# ACMPR



## Zeus709 (May 8, 2020)

Hey,

Just wondering if anyone know's of any issues at Health Canada. Reason I ask is because my buddy sent his renewal in Febuary, I sent mine in the middle of March for renewal as well(my current one expires in June). I know it takes a while but seems like it's taking a while this time. So anyone know if my license expires and I didn't get my renewal, even though I did my due diligence, do I really have to kill my plants for fear of getting in trouble? I'am going to get my wife to get her ACMPR as well for the fall so I can stagger and not have this happen again. Any thoughts?


----------



## DrKiz (May 8, 2020)

I was told as long as you mailed it you’re fine. Did you express post and keep a copy of tracking?

Covid. It’s causing delays. 

Call them. They’re generally pretty helpful over the phone.


----------



## Zeus709 (May 8, 2020)

DrKiz said:


> I was told as long as you mailed it you’re fine. Did you express post and keep a copy of tracking?
> 
> Covid. It’s causing delays.
> 
> Call them. They’re generally pretty helpful over the phone.

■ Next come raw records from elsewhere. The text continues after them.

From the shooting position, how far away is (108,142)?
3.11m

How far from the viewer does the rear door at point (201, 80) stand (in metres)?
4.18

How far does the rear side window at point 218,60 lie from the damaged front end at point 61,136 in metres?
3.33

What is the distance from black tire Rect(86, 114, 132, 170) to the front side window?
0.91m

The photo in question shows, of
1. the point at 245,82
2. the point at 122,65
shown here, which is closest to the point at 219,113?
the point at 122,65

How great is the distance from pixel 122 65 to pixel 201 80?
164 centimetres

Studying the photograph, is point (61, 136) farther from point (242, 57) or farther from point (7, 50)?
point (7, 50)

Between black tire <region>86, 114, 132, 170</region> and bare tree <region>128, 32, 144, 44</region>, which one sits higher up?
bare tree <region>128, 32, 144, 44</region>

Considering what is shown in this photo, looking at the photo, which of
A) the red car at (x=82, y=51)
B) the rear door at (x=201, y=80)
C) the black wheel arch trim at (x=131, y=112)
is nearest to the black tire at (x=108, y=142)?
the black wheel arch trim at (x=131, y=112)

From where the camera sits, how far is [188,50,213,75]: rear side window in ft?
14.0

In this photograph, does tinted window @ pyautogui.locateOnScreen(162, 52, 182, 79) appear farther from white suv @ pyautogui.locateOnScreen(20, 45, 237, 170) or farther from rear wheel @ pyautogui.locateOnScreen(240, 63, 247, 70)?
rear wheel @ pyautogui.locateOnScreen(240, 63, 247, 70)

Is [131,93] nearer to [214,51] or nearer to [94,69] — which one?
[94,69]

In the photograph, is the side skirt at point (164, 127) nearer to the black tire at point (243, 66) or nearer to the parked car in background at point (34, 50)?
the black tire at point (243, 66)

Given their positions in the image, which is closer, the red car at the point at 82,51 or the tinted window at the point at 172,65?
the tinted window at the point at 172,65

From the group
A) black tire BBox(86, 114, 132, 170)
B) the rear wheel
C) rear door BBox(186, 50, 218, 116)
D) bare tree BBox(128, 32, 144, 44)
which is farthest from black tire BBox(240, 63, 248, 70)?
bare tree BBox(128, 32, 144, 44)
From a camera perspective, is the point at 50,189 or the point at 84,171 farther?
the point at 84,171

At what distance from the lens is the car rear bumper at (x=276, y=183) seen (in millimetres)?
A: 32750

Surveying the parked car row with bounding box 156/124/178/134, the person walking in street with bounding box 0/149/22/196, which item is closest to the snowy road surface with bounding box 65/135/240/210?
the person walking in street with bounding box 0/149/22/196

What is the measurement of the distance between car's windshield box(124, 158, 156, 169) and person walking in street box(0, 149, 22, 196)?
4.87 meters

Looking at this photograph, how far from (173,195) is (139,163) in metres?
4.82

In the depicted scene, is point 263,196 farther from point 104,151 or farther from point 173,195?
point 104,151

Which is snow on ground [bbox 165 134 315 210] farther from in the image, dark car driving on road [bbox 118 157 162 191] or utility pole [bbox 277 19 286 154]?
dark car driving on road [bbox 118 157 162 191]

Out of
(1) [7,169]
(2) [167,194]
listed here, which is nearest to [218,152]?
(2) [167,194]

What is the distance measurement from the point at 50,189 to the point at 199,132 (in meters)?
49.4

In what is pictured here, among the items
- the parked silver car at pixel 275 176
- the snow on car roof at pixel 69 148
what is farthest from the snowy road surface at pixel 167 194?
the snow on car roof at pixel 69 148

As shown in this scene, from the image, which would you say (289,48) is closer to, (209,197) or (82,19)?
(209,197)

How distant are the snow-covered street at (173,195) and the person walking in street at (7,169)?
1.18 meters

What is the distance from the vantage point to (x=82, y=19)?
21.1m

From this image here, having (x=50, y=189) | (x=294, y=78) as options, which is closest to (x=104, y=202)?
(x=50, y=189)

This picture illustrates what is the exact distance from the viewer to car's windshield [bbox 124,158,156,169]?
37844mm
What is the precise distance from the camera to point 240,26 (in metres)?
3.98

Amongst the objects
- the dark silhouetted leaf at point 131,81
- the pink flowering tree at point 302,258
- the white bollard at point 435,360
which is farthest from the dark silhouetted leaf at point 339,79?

No I didn't track it when I sent it. I should have now that I think of it. I did copy all the paperwork and everything before I sent it in case I had any problems.


----------



## Zeus709 (May 8, 2020)

I wish there was a easier way to do this, every time I do this it's a pain in the ass.


----------



## spek9 (May 8, 2020)

Zeus709 said:


> I wish there was a easier way to do this, every time I do this it's a pain in the ass.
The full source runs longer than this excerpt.